Reporter: Epung Saepudin | Editor: Tri Adi
JAKARTA. Masyarakat Anti Korupsi Indonesia (MAKI) meminta Kejaksaan Agung untuk lebih serius dalam menangani perkara dugaan korupsi pengadaan floating crane di PT Bukit Asam. Koordinator MAKI Boyamin Saiman menyesalkan ketertutupan kejaksaan dalam melakukan penyidikan kasus tersebut.
”Ada upaya menutupi informasi pemanggilan saksi-saksi dari media massa,” kata Boyamin, Senin (29/3). Ia bilang, jika dalam waktu dua minggu tidak ada perkembangan atau penetapan tersangka pada kasus tersebut, pihaknya akan mengajukan gugatan praperadilan ke kejaksaan.

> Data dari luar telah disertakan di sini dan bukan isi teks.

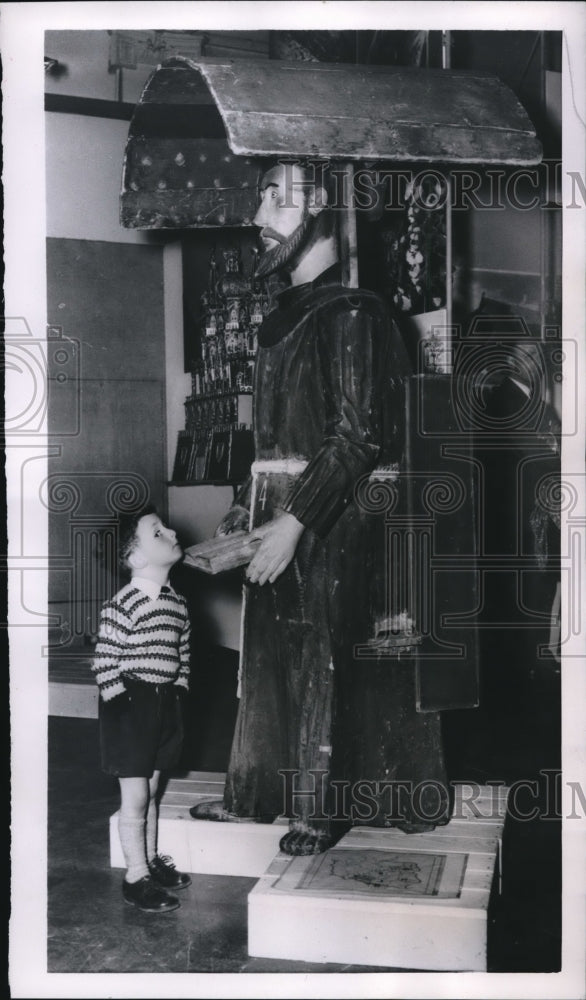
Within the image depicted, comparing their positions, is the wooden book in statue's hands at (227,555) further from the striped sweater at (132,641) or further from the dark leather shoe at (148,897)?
the dark leather shoe at (148,897)

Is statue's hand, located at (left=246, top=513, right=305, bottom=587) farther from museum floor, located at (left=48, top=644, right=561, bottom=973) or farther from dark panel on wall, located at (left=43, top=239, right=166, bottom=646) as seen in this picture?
museum floor, located at (left=48, top=644, right=561, bottom=973)

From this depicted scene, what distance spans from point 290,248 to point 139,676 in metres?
0.99

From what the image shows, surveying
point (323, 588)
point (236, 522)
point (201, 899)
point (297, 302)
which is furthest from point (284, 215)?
point (201, 899)

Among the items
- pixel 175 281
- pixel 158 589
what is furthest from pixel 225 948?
pixel 175 281

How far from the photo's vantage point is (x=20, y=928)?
242cm

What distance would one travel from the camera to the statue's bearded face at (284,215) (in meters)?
2.38

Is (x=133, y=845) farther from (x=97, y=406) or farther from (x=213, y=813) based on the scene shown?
(x=97, y=406)

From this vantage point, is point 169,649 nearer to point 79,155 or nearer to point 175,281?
point 79,155

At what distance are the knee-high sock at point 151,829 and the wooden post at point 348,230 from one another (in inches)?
49.4

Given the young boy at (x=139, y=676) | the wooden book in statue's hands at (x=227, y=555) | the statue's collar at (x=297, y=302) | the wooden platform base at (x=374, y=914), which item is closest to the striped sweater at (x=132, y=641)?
the young boy at (x=139, y=676)

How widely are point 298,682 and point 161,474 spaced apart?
5.29ft

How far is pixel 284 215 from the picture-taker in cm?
239

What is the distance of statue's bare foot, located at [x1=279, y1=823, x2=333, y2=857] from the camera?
240 centimetres

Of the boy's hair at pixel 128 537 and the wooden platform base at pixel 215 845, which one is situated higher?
the boy's hair at pixel 128 537
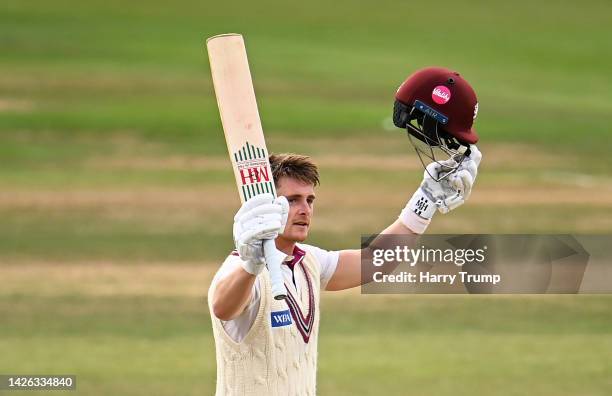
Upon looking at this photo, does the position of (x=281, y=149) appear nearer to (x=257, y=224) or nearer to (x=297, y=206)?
(x=297, y=206)

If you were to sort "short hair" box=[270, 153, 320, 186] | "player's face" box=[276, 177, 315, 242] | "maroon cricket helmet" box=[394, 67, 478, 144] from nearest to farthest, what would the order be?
1. "player's face" box=[276, 177, 315, 242]
2. "short hair" box=[270, 153, 320, 186]
3. "maroon cricket helmet" box=[394, 67, 478, 144]

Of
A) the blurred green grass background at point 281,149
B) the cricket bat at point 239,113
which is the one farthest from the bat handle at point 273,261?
the blurred green grass background at point 281,149

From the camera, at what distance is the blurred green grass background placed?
11445 millimetres

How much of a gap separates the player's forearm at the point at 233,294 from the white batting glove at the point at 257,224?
0.68 feet

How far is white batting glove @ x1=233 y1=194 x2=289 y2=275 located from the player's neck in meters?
0.74

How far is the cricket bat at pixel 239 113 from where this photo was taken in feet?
17.4

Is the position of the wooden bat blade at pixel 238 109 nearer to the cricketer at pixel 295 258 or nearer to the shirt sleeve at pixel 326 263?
the cricketer at pixel 295 258

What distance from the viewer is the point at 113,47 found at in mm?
35969

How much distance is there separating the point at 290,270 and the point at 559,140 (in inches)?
761

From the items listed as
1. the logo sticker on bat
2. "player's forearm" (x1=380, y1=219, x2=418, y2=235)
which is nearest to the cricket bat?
the logo sticker on bat

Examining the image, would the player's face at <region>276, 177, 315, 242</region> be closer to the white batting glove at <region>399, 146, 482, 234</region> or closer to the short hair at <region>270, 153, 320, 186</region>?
the short hair at <region>270, 153, 320, 186</region>

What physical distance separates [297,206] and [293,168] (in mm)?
182

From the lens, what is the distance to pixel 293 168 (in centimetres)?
584

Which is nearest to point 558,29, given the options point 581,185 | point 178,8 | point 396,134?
point 178,8
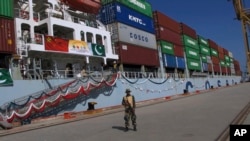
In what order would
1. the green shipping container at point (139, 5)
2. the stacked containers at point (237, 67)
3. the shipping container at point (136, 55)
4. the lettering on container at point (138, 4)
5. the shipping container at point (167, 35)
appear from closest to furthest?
the shipping container at point (136, 55) → the green shipping container at point (139, 5) → the lettering on container at point (138, 4) → the shipping container at point (167, 35) → the stacked containers at point (237, 67)

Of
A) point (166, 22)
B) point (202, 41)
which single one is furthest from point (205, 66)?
point (166, 22)

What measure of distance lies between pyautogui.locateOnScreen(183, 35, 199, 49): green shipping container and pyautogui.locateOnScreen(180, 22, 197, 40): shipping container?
0.85m

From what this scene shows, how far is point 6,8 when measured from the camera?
845 inches

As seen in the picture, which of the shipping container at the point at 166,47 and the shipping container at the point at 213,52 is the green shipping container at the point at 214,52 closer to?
the shipping container at the point at 213,52

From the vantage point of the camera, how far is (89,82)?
26156mm

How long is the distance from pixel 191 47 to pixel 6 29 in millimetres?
47178

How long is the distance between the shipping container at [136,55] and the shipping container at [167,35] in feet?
13.7

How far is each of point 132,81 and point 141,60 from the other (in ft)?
19.9

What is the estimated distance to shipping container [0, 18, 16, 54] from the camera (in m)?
20.5

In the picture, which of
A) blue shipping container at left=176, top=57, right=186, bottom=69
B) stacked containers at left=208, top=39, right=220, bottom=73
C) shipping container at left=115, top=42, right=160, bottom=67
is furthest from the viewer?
stacked containers at left=208, top=39, right=220, bottom=73

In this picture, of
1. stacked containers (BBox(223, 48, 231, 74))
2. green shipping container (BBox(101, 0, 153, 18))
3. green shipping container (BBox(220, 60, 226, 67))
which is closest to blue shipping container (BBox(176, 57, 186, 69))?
green shipping container (BBox(101, 0, 153, 18))

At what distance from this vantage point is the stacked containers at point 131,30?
119 ft

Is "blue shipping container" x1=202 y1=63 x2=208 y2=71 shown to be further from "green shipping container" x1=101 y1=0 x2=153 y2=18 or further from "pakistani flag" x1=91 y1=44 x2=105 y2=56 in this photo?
"pakistani flag" x1=91 y1=44 x2=105 y2=56

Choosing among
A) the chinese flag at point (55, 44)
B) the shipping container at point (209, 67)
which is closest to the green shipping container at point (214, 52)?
the shipping container at point (209, 67)
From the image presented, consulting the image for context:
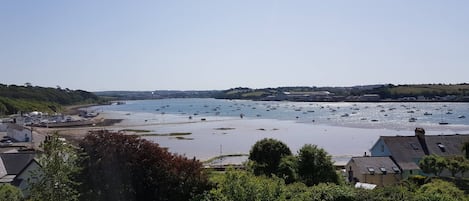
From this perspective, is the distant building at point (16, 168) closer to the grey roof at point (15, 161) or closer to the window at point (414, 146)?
the grey roof at point (15, 161)

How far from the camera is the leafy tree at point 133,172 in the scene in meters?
16.9

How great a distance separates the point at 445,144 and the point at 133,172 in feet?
82.4

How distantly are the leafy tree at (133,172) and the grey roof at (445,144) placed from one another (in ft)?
69.8

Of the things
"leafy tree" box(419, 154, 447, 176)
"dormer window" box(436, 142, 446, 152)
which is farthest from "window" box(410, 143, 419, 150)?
"leafy tree" box(419, 154, 447, 176)

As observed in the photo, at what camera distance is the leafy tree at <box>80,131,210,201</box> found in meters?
16.9

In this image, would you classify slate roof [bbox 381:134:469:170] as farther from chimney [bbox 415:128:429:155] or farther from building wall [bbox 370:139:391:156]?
building wall [bbox 370:139:391:156]

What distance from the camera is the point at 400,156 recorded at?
3281 centimetres

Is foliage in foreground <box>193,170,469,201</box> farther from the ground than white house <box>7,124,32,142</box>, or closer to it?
farther from the ground

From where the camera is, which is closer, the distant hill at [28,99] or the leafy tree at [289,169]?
the leafy tree at [289,169]

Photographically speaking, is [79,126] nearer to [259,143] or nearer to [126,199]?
[259,143]

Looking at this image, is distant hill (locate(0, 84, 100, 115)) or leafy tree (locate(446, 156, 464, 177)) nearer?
leafy tree (locate(446, 156, 464, 177))

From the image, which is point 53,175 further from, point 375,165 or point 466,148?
point 466,148

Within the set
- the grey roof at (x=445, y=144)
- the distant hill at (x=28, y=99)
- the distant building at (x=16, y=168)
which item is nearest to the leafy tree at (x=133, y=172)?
the distant building at (x=16, y=168)

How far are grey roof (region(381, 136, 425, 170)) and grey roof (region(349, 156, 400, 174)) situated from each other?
Result: 0.73 meters
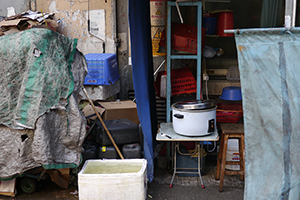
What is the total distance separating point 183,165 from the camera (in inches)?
190

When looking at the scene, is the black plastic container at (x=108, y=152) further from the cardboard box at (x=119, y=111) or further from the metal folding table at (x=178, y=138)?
the cardboard box at (x=119, y=111)

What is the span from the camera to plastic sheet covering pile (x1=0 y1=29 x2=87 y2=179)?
A: 3779 mm

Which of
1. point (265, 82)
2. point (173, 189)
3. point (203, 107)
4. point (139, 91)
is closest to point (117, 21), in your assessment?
point (139, 91)

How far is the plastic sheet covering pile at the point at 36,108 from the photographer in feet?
12.4

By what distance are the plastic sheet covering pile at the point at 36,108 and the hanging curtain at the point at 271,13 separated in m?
3.28

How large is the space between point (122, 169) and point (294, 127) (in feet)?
7.62

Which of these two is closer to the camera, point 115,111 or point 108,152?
point 108,152

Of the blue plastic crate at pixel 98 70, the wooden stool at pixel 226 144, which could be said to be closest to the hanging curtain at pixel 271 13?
the wooden stool at pixel 226 144

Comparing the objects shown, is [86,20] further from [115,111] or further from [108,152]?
[108,152]

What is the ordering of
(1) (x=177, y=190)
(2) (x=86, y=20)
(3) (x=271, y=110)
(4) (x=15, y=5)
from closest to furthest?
(3) (x=271, y=110) < (1) (x=177, y=190) < (2) (x=86, y=20) < (4) (x=15, y=5)

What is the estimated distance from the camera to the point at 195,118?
403cm

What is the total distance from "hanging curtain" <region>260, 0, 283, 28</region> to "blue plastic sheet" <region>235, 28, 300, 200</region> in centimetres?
252

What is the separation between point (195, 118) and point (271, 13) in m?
2.32

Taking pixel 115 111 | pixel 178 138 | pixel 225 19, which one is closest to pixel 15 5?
pixel 115 111
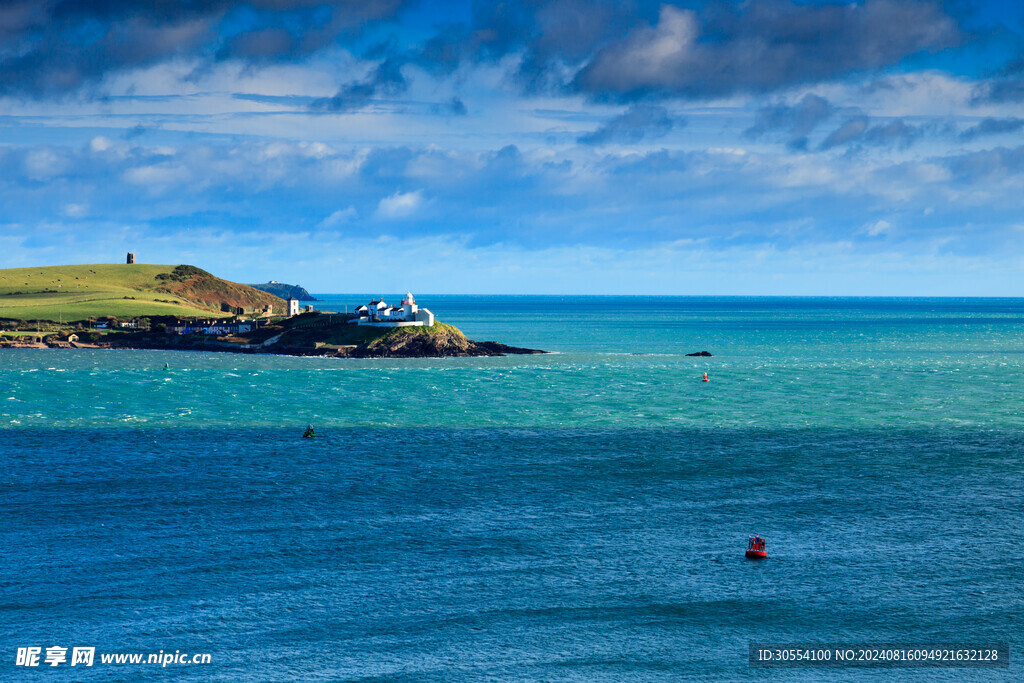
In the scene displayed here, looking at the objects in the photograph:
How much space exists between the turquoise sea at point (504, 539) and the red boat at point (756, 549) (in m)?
0.71

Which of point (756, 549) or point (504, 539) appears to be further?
point (504, 539)

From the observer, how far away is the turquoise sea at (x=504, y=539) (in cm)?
4166

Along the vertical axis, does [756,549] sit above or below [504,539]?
above

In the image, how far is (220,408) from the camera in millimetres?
121812

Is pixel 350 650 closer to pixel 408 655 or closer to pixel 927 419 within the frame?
pixel 408 655

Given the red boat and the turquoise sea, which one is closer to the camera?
the turquoise sea

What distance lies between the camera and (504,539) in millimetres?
57594

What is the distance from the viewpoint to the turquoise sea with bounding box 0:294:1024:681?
41656 mm

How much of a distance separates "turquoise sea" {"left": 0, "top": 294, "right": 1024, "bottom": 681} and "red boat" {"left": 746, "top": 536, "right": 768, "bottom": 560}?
712 mm

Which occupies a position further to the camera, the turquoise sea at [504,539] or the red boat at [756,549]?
the red boat at [756,549]

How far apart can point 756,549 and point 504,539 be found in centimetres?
1557

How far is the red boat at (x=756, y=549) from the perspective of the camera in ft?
174

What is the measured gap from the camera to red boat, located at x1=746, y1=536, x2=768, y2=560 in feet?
174

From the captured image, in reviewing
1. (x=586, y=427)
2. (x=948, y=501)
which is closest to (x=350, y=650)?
(x=948, y=501)
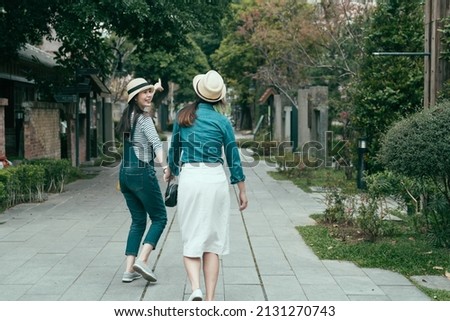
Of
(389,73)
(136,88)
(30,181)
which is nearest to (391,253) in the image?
(136,88)

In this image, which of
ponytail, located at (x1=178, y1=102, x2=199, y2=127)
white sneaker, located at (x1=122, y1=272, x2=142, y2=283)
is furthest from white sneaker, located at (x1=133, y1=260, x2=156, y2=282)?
ponytail, located at (x1=178, y1=102, x2=199, y2=127)

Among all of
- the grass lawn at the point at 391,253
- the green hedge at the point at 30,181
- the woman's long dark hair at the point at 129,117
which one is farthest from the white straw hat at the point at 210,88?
the green hedge at the point at 30,181

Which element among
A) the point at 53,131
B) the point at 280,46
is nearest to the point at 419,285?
the point at 53,131

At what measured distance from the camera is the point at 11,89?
20797 mm

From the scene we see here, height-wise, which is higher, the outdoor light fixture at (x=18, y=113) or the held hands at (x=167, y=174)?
the outdoor light fixture at (x=18, y=113)

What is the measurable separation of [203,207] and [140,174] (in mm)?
1113

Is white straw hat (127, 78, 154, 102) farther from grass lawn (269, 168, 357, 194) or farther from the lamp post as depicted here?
grass lawn (269, 168, 357, 194)

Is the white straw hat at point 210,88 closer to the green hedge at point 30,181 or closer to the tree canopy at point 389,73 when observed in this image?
the green hedge at point 30,181

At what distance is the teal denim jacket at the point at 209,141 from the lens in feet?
17.6

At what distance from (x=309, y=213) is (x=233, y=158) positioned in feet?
19.1

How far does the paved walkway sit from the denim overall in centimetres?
45

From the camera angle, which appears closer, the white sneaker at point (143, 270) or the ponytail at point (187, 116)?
the ponytail at point (187, 116)

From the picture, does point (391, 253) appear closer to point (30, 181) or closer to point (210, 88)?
point (210, 88)

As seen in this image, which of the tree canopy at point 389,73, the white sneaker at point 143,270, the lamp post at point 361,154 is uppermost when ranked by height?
the tree canopy at point 389,73
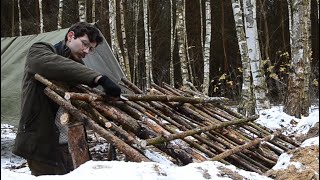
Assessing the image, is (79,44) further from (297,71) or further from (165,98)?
(297,71)

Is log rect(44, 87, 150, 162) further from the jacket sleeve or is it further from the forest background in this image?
the forest background

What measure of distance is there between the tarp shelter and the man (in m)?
2.05

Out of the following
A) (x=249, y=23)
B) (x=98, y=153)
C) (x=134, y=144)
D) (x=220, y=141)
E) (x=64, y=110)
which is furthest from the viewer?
(x=249, y=23)

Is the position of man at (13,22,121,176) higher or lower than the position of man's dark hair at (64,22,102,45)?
lower

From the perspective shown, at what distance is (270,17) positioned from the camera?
18.9 m

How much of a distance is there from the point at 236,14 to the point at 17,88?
4.34 meters

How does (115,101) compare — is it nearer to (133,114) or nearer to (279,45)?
(133,114)

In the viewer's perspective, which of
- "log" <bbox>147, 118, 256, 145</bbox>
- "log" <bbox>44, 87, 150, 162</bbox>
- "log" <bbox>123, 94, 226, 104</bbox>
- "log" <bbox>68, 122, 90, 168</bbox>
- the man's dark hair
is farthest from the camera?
"log" <bbox>123, 94, 226, 104</bbox>

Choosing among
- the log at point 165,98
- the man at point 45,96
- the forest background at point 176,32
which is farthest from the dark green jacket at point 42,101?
the forest background at point 176,32

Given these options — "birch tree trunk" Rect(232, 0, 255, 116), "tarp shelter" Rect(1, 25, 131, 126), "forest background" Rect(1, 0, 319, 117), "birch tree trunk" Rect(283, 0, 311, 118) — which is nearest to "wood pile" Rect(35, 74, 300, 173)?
"tarp shelter" Rect(1, 25, 131, 126)

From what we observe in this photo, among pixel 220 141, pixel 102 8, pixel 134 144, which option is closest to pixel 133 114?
pixel 134 144

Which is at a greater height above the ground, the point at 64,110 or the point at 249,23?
the point at 249,23

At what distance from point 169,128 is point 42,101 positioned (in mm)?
986

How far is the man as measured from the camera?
323 centimetres
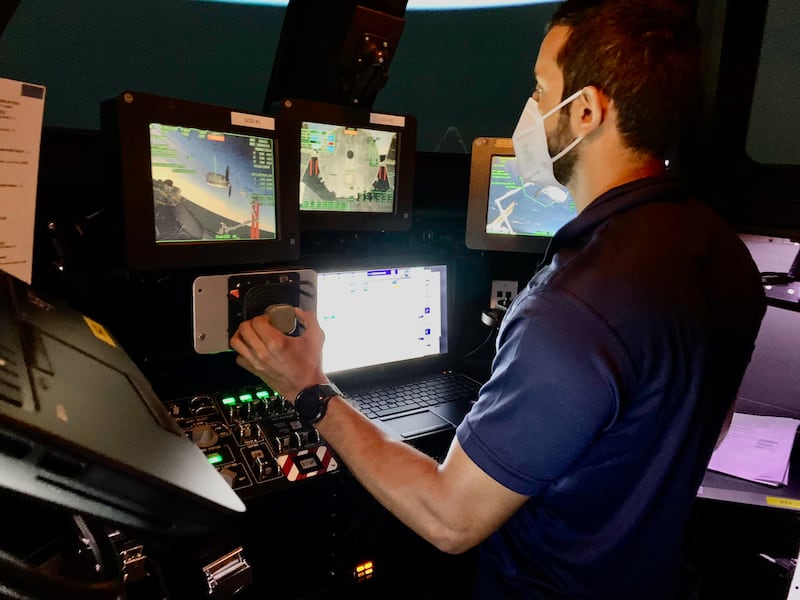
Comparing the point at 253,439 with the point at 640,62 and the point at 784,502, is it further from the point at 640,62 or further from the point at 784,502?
the point at 784,502

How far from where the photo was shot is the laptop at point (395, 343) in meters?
1.72

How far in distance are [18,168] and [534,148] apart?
1.06m

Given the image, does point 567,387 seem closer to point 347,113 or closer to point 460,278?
point 347,113

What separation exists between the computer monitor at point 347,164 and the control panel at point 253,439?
0.50m

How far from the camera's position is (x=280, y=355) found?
1165mm

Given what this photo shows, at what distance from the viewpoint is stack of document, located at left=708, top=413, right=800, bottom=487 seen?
59.4 inches

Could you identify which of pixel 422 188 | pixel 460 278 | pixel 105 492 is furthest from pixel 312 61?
pixel 105 492

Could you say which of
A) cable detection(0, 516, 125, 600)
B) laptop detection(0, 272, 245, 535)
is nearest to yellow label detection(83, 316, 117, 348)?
laptop detection(0, 272, 245, 535)

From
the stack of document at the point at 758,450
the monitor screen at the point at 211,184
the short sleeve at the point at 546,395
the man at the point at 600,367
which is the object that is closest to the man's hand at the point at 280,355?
the man at the point at 600,367

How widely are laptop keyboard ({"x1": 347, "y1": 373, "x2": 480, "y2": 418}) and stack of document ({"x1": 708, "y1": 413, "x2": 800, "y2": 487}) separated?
2.27 ft

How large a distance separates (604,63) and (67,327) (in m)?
0.91

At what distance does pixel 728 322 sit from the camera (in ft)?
3.11

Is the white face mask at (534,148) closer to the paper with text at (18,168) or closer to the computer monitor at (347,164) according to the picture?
the computer monitor at (347,164)

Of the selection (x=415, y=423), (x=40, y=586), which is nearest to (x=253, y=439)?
(x=415, y=423)
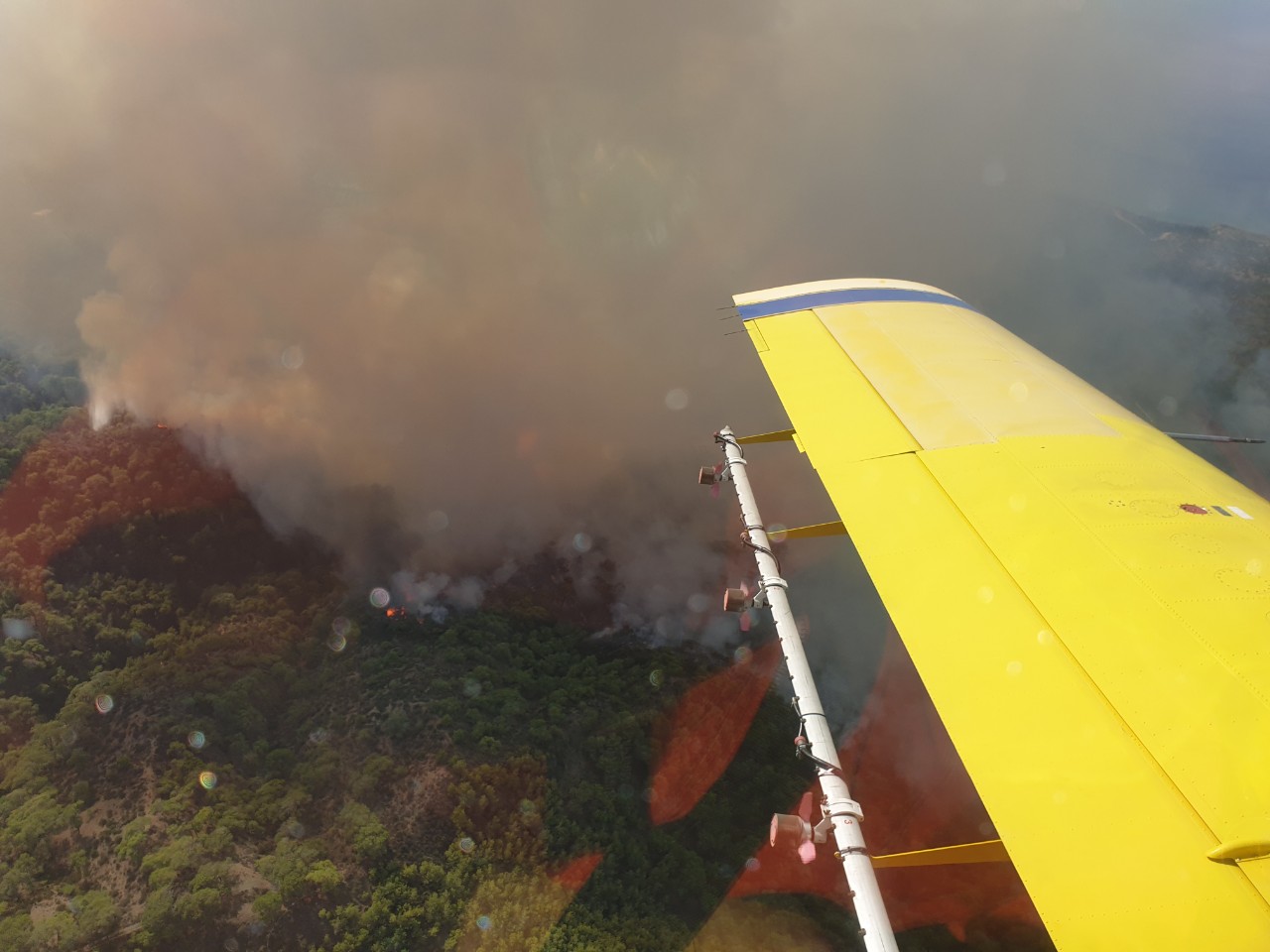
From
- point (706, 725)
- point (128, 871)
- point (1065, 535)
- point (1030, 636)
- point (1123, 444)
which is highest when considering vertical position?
point (1123, 444)

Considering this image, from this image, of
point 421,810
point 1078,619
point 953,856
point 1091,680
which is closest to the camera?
point 953,856


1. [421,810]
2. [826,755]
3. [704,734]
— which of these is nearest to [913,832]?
[704,734]

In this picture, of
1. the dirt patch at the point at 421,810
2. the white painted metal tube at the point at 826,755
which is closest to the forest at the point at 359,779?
the dirt patch at the point at 421,810

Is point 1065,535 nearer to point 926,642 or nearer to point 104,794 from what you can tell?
point 926,642

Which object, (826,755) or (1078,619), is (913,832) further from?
(826,755)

Boyamin menuturkan, berdasarkan informasi, penyidik kejaksaan sudah menjadwalkan pemeriksaan terhadap sejumlah direktur PT Bukit Asam. ”Karena itu, kami mendesak Kejagung untuk transparan dan terbuka dalam penyidikan kasus tersebut,” ujarnya. Ia bilang, pengadaan floating crane untuk kegiatan bongkar muat batubara di Pelabuhan Tarahan Bandar Lampung oleh PT Tambang Batubara Bukit Asam, tidak didasarkan pada perencanaan yang matang, karena alat tersebut, tidak dapat digunakan secara maksimal. "Selain itu, sistem pengadaan proyek tersebut, juga bermasalah karena dilakukan dengan pemilihan langsung,” ujar Boyamin.
Seharusnya, kata Boyamin, untuk proses pengadaan di atas Rp 100 juta itu, harus dilakukan dengan tender terbuka. Tidak hanya itu, MAKI melihat kegiatan pengadaan proyek tersebut, tidak didasarkan atas usulan dari pengguna tapi dari atas ke bawah. ”Sehingga terkesan bahwa proyek itu digunakan untuk mencairkan anggaran dan bukan atas kebutuhan yang mendesak,” kata Boyamin.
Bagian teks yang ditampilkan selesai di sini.